PolicyBrief
S. 1677
119th CongressMay 8th 2025
Ensuring Lasting Smiles Act
IN COMMITTEE

This Act mandates that health plans cover medically necessary diagnosis and treatment for congenital anomalies or birth defects affecting the eyes, ears, teeth, mouth, or jaw, starting in 2026.

Tammy Baldwin
D

Tammy Baldwin

Senator

WI

LEGISLATION

Dental and Facial Birth Defect Coverage Mandated Starting 2026: What the 'Ensuring Lasting Smiles Act' Means for Families

The new Ensuring Lasting Smiles Act requires health plans to cover diagnosis and treatment for congenital anomalies or birth defects that affect the function or appearance of the eyes, ears, teeth, mouth, or jaw. This isn’t just about medical care; it mandates coverage for necessary reconstructive procedures and related dental/orthodontic support from birth until the treatment is complete.

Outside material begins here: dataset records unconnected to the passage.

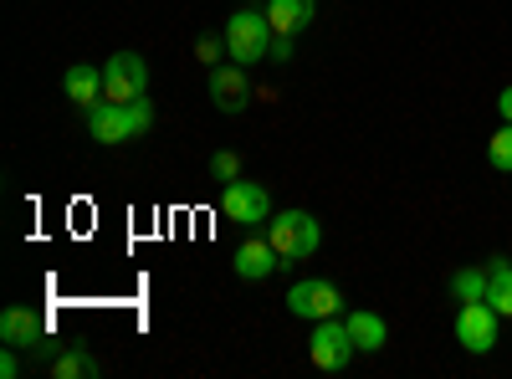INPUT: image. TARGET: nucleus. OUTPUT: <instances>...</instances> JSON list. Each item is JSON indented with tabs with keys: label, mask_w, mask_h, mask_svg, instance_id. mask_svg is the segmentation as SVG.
<instances>
[{
	"label": "nucleus",
	"mask_w": 512,
	"mask_h": 379,
	"mask_svg": "<svg viewBox=\"0 0 512 379\" xmlns=\"http://www.w3.org/2000/svg\"><path fill=\"white\" fill-rule=\"evenodd\" d=\"M267 236H272V246H277L282 267L308 262L313 251L323 246V226H318L313 210H277V216L267 221Z\"/></svg>",
	"instance_id": "1"
},
{
	"label": "nucleus",
	"mask_w": 512,
	"mask_h": 379,
	"mask_svg": "<svg viewBox=\"0 0 512 379\" xmlns=\"http://www.w3.org/2000/svg\"><path fill=\"white\" fill-rule=\"evenodd\" d=\"M272 21H267V11H251V6H241L231 21H226V57H236L241 67H251V62H272Z\"/></svg>",
	"instance_id": "2"
},
{
	"label": "nucleus",
	"mask_w": 512,
	"mask_h": 379,
	"mask_svg": "<svg viewBox=\"0 0 512 379\" xmlns=\"http://www.w3.org/2000/svg\"><path fill=\"white\" fill-rule=\"evenodd\" d=\"M103 98L108 103H139V98H149V62L139 52H113L103 62Z\"/></svg>",
	"instance_id": "3"
},
{
	"label": "nucleus",
	"mask_w": 512,
	"mask_h": 379,
	"mask_svg": "<svg viewBox=\"0 0 512 379\" xmlns=\"http://www.w3.org/2000/svg\"><path fill=\"white\" fill-rule=\"evenodd\" d=\"M354 354H359V344H354V333H349V323H344V318H323V323H313L308 359H313L323 374L349 369V359H354Z\"/></svg>",
	"instance_id": "4"
},
{
	"label": "nucleus",
	"mask_w": 512,
	"mask_h": 379,
	"mask_svg": "<svg viewBox=\"0 0 512 379\" xmlns=\"http://www.w3.org/2000/svg\"><path fill=\"white\" fill-rule=\"evenodd\" d=\"M497 323H502V313L487 303V298H477V303H461L456 308V344L466 349V354H492L497 349Z\"/></svg>",
	"instance_id": "5"
},
{
	"label": "nucleus",
	"mask_w": 512,
	"mask_h": 379,
	"mask_svg": "<svg viewBox=\"0 0 512 379\" xmlns=\"http://www.w3.org/2000/svg\"><path fill=\"white\" fill-rule=\"evenodd\" d=\"M287 308L297 318H308V323H323V318L344 313V292H338V282H328V277H308V282L287 287Z\"/></svg>",
	"instance_id": "6"
},
{
	"label": "nucleus",
	"mask_w": 512,
	"mask_h": 379,
	"mask_svg": "<svg viewBox=\"0 0 512 379\" xmlns=\"http://www.w3.org/2000/svg\"><path fill=\"white\" fill-rule=\"evenodd\" d=\"M221 216L236 221V226H267V221H272V195H267V185L231 180V185L221 190Z\"/></svg>",
	"instance_id": "7"
},
{
	"label": "nucleus",
	"mask_w": 512,
	"mask_h": 379,
	"mask_svg": "<svg viewBox=\"0 0 512 379\" xmlns=\"http://www.w3.org/2000/svg\"><path fill=\"white\" fill-rule=\"evenodd\" d=\"M88 134L98 144H128V139H139V123H134V108L128 103H93L88 108Z\"/></svg>",
	"instance_id": "8"
},
{
	"label": "nucleus",
	"mask_w": 512,
	"mask_h": 379,
	"mask_svg": "<svg viewBox=\"0 0 512 379\" xmlns=\"http://www.w3.org/2000/svg\"><path fill=\"white\" fill-rule=\"evenodd\" d=\"M0 344H11L21 354H36L47 344V318L31 313V308H6L0 313Z\"/></svg>",
	"instance_id": "9"
},
{
	"label": "nucleus",
	"mask_w": 512,
	"mask_h": 379,
	"mask_svg": "<svg viewBox=\"0 0 512 379\" xmlns=\"http://www.w3.org/2000/svg\"><path fill=\"white\" fill-rule=\"evenodd\" d=\"M272 272H282V257H277L272 236H251V241L236 246V277H241V282H262V277H272Z\"/></svg>",
	"instance_id": "10"
},
{
	"label": "nucleus",
	"mask_w": 512,
	"mask_h": 379,
	"mask_svg": "<svg viewBox=\"0 0 512 379\" xmlns=\"http://www.w3.org/2000/svg\"><path fill=\"white\" fill-rule=\"evenodd\" d=\"M210 103H216L221 113H241L251 103V82L241 72V62L231 67H210Z\"/></svg>",
	"instance_id": "11"
},
{
	"label": "nucleus",
	"mask_w": 512,
	"mask_h": 379,
	"mask_svg": "<svg viewBox=\"0 0 512 379\" xmlns=\"http://www.w3.org/2000/svg\"><path fill=\"white\" fill-rule=\"evenodd\" d=\"M62 93L88 113L93 103H103V67H88V62H77V67H67V77H62Z\"/></svg>",
	"instance_id": "12"
},
{
	"label": "nucleus",
	"mask_w": 512,
	"mask_h": 379,
	"mask_svg": "<svg viewBox=\"0 0 512 379\" xmlns=\"http://www.w3.org/2000/svg\"><path fill=\"white\" fill-rule=\"evenodd\" d=\"M313 11H318V0H267V21H272L277 36L308 31L313 26Z\"/></svg>",
	"instance_id": "13"
},
{
	"label": "nucleus",
	"mask_w": 512,
	"mask_h": 379,
	"mask_svg": "<svg viewBox=\"0 0 512 379\" xmlns=\"http://www.w3.org/2000/svg\"><path fill=\"white\" fill-rule=\"evenodd\" d=\"M344 323H349V333H354L359 354H379L384 344H390V323H384L379 313H364V308H359V313H349Z\"/></svg>",
	"instance_id": "14"
},
{
	"label": "nucleus",
	"mask_w": 512,
	"mask_h": 379,
	"mask_svg": "<svg viewBox=\"0 0 512 379\" xmlns=\"http://www.w3.org/2000/svg\"><path fill=\"white\" fill-rule=\"evenodd\" d=\"M487 303H492L502 318H512V262H507V257H492V262H487Z\"/></svg>",
	"instance_id": "15"
},
{
	"label": "nucleus",
	"mask_w": 512,
	"mask_h": 379,
	"mask_svg": "<svg viewBox=\"0 0 512 379\" xmlns=\"http://www.w3.org/2000/svg\"><path fill=\"white\" fill-rule=\"evenodd\" d=\"M451 298H456V303L487 298V267H456V272H451Z\"/></svg>",
	"instance_id": "16"
},
{
	"label": "nucleus",
	"mask_w": 512,
	"mask_h": 379,
	"mask_svg": "<svg viewBox=\"0 0 512 379\" xmlns=\"http://www.w3.org/2000/svg\"><path fill=\"white\" fill-rule=\"evenodd\" d=\"M52 374H57V379H93V374H98V359H93V354L67 349V354H57V359H52Z\"/></svg>",
	"instance_id": "17"
},
{
	"label": "nucleus",
	"mask_w": 512,
	"mask_h": 379,
	"mask_svg": "<svg viewBox=\"0 0 512 379\" xmlns=\"http://www.w3.org/2000/svg\"><path fill=\"white\" fill-rule=\"evenodd\" d=\"M487 159H492V170L512 175V123H502V129L492 134V144H487Z\"/></svg>",
	"instance_id": "18"
},
{
	"label": "nucleus",
	"mask_w": 512,
	"mask_h": 379,
	"mask_svg": "<svg viewBox=\"0 0 512 379\" xmlns=\"http://www.w3.org/2000/svg\"><path fill=\"white\" fill-rule=\"evenodd\" d=\"M210 175H216L221 185H231V180H241V154H231V149H221L216 159H210Z\"/></svg>",
	"instance_id": "19"
},
{
	"label": "nucleus",
	"mask_w": 512,
	"mask_h": 379,
	"mask_svg": "<svg viewBox=\"0 0 512 379\" xmlns=\"http://www.w3.org/2000/svg\"><path fill=\"white\" fill-rule=\"evenodd\" d=\"M221 52H226V36H200V41H195V57H200L205 67H221Z\"/></svg>",
	"instance_id": "20"
},
{
	"label": "nucleus",
	"mask_w": 512,
	"mask_h": 379,
	"mask_svg": "<svg viewBox=\"0 0 512 379\" xmlns=\"http://www.w3.org/2000/svg\"><path fill=\"white\" fill-rule=\"evenodd\" d=\"M128 108H134V123H139V139L154 129V98H139V103H128Z\"/></svg>",
	"instance_id": "21"
},
{
	"label": "nucleus",
	"mask_w": 512,
	"mask_h": 379,
	"mask_svg": "<svg viewBox=\"0 0 512 379\" xmlns=\"http://www.w3.org/2000/svg\"><path fill=\"white\" fill-rule=\"evenodd\" d=\"M0 374H6V379H21V349L6 344V354H0Z\"/></svg>",
	"instance_id": "22"
},
{
	"label": "nucleus",
	"mask_w": 512,
	"mask_h": 379,
	"mask_svg": "<svg viewBox=\"0 0 512 379\" xmlns=\"http://www.w3.org/2000/svg\"><path fill=\"white\" fill-rule=\"evenodd\" d=\"M292 57V36H272V62H287Z\"/></svg>",
	"instance_id": "23"
},
{
	"label": "nucleus",
	"mask_w": 512,
	"mask_h": 379,
	"mask_svg": "<svg viewBox=\"0 0 512 379\" xmlns=\"http://www.w3.org/2000/svg\"><path fill=\"white\" fill-rule=\"evenodd\" d=\"M497 113H502V123H512V88L497 93Z\"/></svg>",
	"instance_id": "24"
}]
</instances>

The Fine Print: Fixing Function and Form

Starting in plan years on or after January 1, 2026, if you have a group health plan or individual coverage, the rules are changing. The bill, applied across major federal laws (ERISA, PHSA, and the Internal Revenue Code), states that if a doctor determines a treatment is medically necessary to fix, improve, or restore a body part affected by a birth defect—whether it’s structural or functional—the insurance plan has to cover it. This is huge because it closes a common loophole: many plans currently exclude dental or orthodontic work, even when it's essential for fixing a congenital issue like a cleft palate or severe jaw misalignment.

For example, imagine a child born with a condition requiring multiple surgeries and years of specialized orthodontics to eat and speak normally. Under current rules, the surgical part might be covered, but the essential, multi-year orthodontic work often gets denied as 'cosmetic' or 'dental exclusion.' This Act explicitly requires coverage for that necessary dental, orthodontic, or prosthetic support until the main treatment is finished. The only thing they don't have to cover is purely cosmetic surgery done just to change the appearance of normal body parts.

What About the Cost?

This new mandate is great news for the families directly affected, who often face staggering bills for these complex, long-term treatments. The bill requires that any cost-sharing (deductibles, copays) for these birth defect treatments can’t be any tougher than what the plan charges for most other medical and surgical care. This means your plan can’t slap a massive, specialized copay on these services just because they’re expensive.

However, there’s always a trade-off. When the government mandates broader coverage, insurance companies inevitably pass those costs along. For the average policyholder—the 35-year-old software engineer or the 40-year-old electrician—you may see a slight bump in your overall premiums. It’s the classic insurance balancing act: a few people need very expensive, specialized care, and everyone else contributes a little bit to make sure that care is available.

The Implementation Check

To make sure this new coverage is actually usable, the bill also mandates that the Secretary of Health and Human Services perform a study by December 31, 2027. This study will look at two critical things: first, whether there are actually enough specialists (like craniofacial surgeons and specialized orthodontists) in existing provider networks to handle the increased demand; and second, how these new mandates affect patients' out-of-pocket costs. If networks are too thin, having coverage doesn’t help much if the nearest specialist is five states away and out-of-network. This study is a necessary check to ensure the new rules deliver real access, not just paper promises.